> [Problem statement]: Starting at the line that contains "body_size: 162", output each line through the end of the data exactly, and nothing more.

Dataset records
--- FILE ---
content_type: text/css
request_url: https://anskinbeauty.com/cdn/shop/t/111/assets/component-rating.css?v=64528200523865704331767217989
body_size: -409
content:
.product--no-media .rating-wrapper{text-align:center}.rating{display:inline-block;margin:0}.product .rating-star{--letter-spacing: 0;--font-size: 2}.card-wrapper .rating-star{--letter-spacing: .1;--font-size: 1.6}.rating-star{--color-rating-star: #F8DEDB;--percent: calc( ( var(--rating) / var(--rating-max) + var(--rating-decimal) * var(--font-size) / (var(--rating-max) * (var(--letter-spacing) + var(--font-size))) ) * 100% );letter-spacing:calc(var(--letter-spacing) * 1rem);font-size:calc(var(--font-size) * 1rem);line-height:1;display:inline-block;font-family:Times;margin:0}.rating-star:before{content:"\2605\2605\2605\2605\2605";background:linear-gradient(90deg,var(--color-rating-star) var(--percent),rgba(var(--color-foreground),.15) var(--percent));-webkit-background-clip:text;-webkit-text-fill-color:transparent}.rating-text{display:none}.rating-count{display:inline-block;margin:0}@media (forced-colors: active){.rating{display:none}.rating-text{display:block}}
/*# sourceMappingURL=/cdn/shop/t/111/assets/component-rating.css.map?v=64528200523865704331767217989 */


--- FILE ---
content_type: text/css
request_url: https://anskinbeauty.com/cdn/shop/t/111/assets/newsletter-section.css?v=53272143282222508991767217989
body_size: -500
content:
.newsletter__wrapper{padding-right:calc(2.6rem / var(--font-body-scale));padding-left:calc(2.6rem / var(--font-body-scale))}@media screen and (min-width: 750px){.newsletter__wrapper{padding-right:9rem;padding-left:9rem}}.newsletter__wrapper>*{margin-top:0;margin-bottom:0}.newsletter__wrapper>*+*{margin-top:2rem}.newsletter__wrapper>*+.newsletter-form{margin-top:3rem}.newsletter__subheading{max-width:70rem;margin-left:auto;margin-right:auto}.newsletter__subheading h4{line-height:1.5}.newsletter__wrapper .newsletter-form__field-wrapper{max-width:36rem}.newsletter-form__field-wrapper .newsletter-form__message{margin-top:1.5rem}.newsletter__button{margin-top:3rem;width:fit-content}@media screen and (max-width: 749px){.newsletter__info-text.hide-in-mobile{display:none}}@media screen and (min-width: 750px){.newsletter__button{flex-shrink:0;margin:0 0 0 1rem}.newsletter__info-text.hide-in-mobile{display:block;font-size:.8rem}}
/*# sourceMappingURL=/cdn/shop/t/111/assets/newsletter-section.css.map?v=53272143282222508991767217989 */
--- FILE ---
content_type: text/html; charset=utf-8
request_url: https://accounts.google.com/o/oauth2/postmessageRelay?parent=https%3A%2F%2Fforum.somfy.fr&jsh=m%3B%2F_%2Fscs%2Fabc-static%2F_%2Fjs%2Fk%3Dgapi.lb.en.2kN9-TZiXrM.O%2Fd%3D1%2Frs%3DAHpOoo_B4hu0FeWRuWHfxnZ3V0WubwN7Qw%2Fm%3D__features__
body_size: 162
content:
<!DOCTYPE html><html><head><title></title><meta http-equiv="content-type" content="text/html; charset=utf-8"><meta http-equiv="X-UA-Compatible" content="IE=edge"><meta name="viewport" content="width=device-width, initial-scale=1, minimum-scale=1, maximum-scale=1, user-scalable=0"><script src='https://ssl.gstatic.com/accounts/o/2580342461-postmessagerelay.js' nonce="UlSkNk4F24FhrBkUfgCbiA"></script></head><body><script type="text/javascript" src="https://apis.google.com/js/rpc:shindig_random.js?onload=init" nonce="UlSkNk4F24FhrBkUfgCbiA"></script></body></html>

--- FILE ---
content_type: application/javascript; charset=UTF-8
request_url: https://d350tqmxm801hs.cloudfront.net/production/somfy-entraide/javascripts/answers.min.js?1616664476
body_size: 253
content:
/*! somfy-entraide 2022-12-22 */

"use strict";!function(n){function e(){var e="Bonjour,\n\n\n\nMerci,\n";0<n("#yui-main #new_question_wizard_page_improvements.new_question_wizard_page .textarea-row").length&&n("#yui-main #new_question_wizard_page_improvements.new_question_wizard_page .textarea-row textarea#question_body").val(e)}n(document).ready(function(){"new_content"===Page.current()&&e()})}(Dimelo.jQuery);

> [Task output]:
body_size: 162
content:
<!DOCTYPE html><html><head><title></title><meta http-equiv="content-type" content="text/html; charset=utf-8"><meta http-equiv="X-UA-Compatible" content="IE=edge"><meta name="viewport" content="width=device-width, initial-scale=1, minimum-scale=1, maximum-scale=1, user-scalable=0"><script src='https://ssl.gstatic.com/accounts/o/2580342461-postmessagerelay.js' nonce="UlSkNk4F24FhrBkUfgCbiA"></script></head><body><script type="text/javascript" src="https://apis.google.com/js/rpc:shindig_random.js?onload=init" nonce="UlSkNk4F24FhrBkUfgCbiA"></script></body></html>

--- FILE ---
content_type: application/javascript; charset=UTF-8
request_url: https://d350tqmxm801hs.cloudfront.net/production/somfy-entraide/javascripts/answers.min.js?1616664476
body_size: 253
content:
/*! somfy-entraide 2022-12-22 */

"use strict";!function(n){function e(){var e="Bonjour,\n\n\n\nMerci,\n";0<n("#yui-main #new_question_wizard_page_improvements.new_question_wizard_page .textarea-row").length&&n("#yui-main #new_question_wizard_page_improvements.new_question_wizard_page .textarea-row textarea#question_body").val(e)}n(document).ready(function(){"new_content"===Page.current()&&e()})}(Dimelo.jQuery);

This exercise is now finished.